Auch die Pandemie bringt unterschiedlichste Theorien vom Wirken dunkler Machenschaften und Mächten zu Tage. Der Fortschritt, einst ein Hoffnungswort, erweist sich mehr und mehr als bedrohlich: Klimawandel, brennende Urwälder, sterbende Meere, der Kampf um Ressourcen und die damit verbundene Aufrüstung als Folge, sind Kräfte und Mächte, die uns zu entgleiten drohen. Der antike Mensch versuchte mit bösen Geistern und Dämonen die Dinge zu erklären. Wir würden das nicht mehr teilen, aber das Konfrontiert-Sein mit dunklen Kräften und Mächten bleibt.
Hören wir nochmals Markus im Originalton: „Und durch die, die zum Glauben gekommen sind, werden folgende Zeichen geschehen: In meinem Namen werden sie Dämonen austreiben; sie werden in neuen Sprachen reden; wenn sie Schlangen anfassen oder tödliches Gift trinken, wird es ihnen nicht schaden; und die Kranken, denen sie die Hände auflegen, werden gesundwerden“.

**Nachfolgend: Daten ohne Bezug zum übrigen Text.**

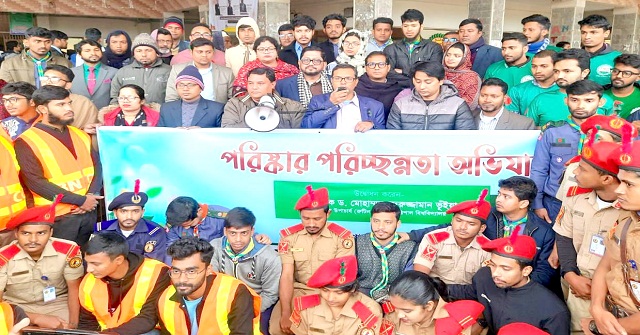 বরিশাল বিশ্ববিদ্যালয়ে পরিচ্ছন্নতা অভিযান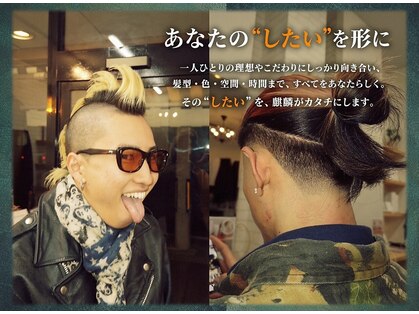 Ki★Lin.【麒麟】　メンズサロン【10/02 NEW OPEN（予定）】の写真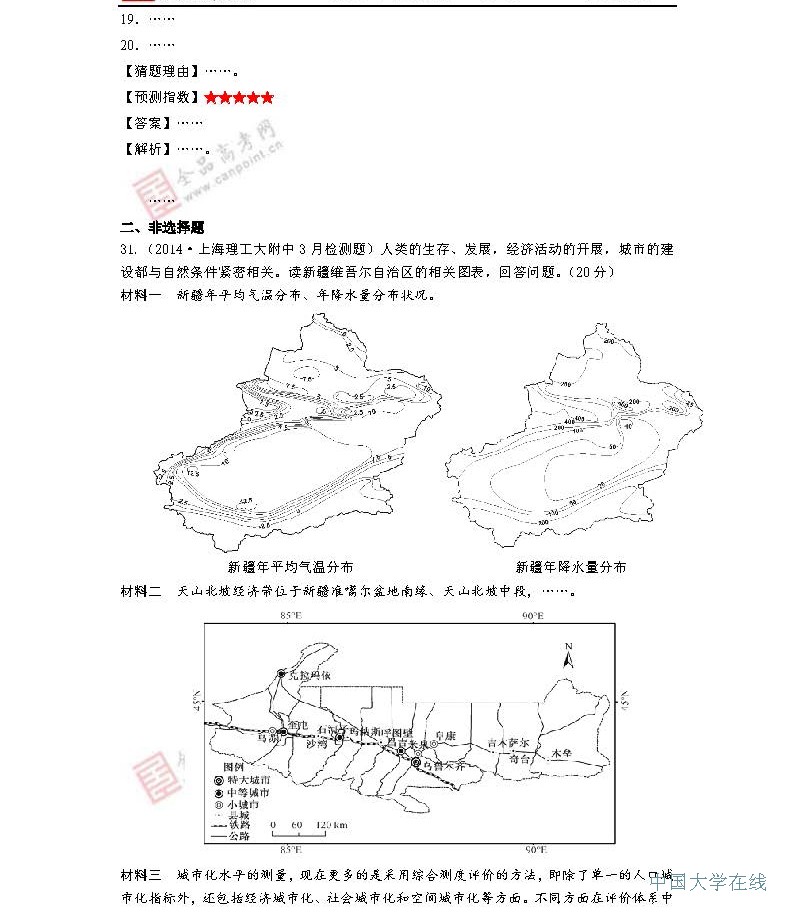 2014年高考地理预测：最有可能考的50道题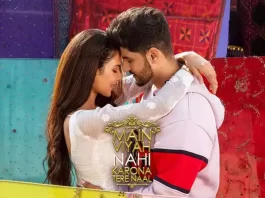 Main Viyah Nahi Karona Tere Naal (2022) Full Punjabi Movie Download HD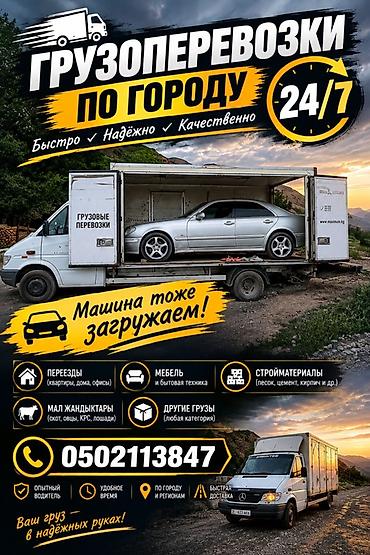 кыргыз кийим: Грузоперевозки по городу и регионам 24/7 Что перевозим: - Переезды — 1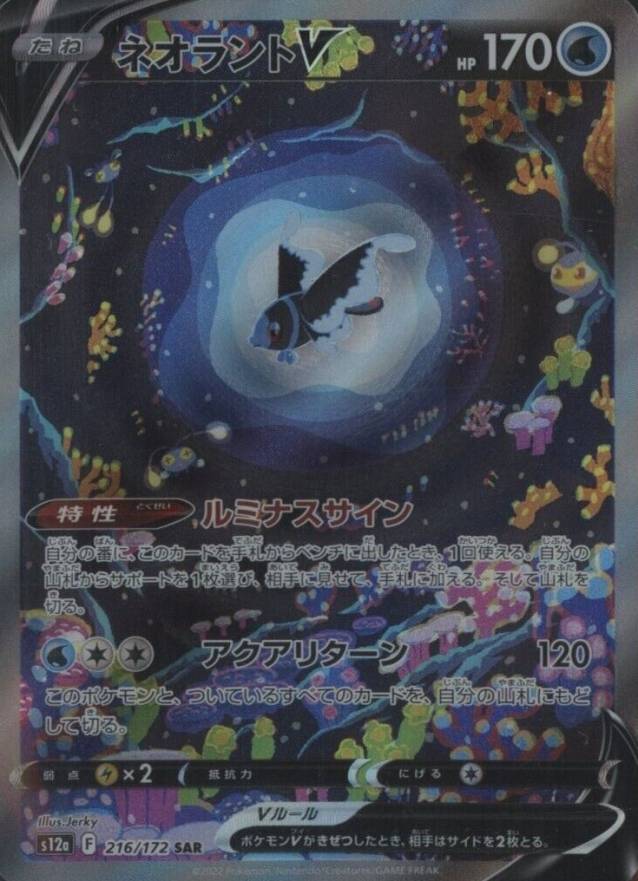 2022 Pokemon Japanese Sword & Shield Vstar Universe Full Art/Lumineon V #216 TCG Card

Christi Himmelfahrt – ein Fest, das uns in Erinnerung ruft, nicht den dunklen Mächten und Gewalten bleibt der Triumphzug, sondern dem Auferstandenen. Schaut auf ihn!
Und: Es ist das in der Liebe bleiben und das Ringen um Recht und Gerechtigkeit, das die größte Kraft gegen dunkle Mächte und Machenschaften hat.